お話は、オリジナリティがあり面白い。
そして黒澤監督だから、それなりに雰囲気もあり、絵もかっこいい。
亡くなった人が、普通の人のように淡々と現れる。普通の人のように生活しているのだが、やはり別れは訪れる。
その非在感が、「当たり前のように居る」という状況からのギャップから、より悲しみ、喪失感が増す気がする。
淡々と普通に見えて、何か異様な感じがするような雰囲気の映画として、演出は成功していると思う。
だが、なんとなく、この異様な雰囲気というのが、少しナルシスティックな、自意識過剰な幽霊たちを観ているような気分になってしまった。
タルコフスキーなどの耽美的な映像にも雰囲気が似ている気がするのだが、タルコフスキーのように突き放してこない。
突き放しているようで、僕のこと観てと問いかけてきているような。
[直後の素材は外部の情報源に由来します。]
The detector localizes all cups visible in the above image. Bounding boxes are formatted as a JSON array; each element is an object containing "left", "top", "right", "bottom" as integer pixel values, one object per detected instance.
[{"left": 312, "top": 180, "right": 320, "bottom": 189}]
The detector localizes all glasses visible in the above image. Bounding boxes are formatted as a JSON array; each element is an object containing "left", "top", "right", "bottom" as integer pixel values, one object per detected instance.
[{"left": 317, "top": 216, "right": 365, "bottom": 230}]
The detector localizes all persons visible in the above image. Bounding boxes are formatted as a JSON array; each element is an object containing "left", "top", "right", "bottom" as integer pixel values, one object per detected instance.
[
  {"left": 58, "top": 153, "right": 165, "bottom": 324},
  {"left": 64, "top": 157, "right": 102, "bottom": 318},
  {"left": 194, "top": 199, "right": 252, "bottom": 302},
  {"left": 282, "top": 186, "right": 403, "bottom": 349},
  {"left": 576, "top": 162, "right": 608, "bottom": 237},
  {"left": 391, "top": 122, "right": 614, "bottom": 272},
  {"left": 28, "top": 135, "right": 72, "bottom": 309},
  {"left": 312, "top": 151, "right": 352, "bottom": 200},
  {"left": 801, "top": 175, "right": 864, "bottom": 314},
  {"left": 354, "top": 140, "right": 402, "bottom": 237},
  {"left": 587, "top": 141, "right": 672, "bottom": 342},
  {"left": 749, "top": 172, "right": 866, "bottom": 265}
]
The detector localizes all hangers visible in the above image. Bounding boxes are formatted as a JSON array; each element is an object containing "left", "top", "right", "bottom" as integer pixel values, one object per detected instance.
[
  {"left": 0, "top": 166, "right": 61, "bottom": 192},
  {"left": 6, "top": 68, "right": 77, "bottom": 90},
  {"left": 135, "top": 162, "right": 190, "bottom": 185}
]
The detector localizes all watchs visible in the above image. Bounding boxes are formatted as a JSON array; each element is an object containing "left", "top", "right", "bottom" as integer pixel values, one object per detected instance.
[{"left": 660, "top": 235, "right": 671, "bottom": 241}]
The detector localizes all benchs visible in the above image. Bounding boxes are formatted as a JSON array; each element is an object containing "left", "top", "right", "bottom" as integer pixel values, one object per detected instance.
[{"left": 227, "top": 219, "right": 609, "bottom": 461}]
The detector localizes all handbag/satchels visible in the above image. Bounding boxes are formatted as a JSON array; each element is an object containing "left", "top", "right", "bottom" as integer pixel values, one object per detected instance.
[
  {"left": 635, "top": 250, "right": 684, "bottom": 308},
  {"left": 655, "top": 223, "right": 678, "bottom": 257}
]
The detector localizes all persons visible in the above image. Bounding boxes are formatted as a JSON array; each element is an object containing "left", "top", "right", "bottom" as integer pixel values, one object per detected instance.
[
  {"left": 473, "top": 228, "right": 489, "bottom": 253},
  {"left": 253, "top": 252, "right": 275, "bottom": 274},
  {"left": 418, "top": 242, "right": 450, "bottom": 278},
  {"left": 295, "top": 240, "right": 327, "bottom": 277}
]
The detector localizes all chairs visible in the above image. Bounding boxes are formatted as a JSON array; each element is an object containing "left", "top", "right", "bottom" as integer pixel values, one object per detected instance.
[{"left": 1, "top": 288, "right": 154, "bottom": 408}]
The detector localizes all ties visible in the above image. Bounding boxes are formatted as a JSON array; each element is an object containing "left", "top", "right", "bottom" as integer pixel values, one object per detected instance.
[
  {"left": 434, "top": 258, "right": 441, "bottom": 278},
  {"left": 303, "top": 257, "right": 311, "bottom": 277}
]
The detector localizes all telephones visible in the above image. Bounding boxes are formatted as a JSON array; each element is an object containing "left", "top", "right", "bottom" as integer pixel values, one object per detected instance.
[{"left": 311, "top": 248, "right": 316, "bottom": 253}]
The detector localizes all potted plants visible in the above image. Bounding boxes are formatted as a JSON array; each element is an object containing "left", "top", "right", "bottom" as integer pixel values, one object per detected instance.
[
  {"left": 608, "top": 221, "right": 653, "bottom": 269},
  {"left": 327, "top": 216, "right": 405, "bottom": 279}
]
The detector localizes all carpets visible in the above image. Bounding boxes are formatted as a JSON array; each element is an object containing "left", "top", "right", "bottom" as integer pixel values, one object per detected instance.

ツンデレな雰囲気を感じる。
そこが気にかかってしまった。
服装もさりげなくおしゃれなカッコよさがあったり。
映画は芸術だから結局は自意識過剰なモノだと思うんだけど、当然力強い自己主張が感じられて当然なのだけど。
この内容だと、本当に普通の、淡々と、間の抜けたようなひょうひょうとした表現の演出だったらより良かったではないか、と思いました。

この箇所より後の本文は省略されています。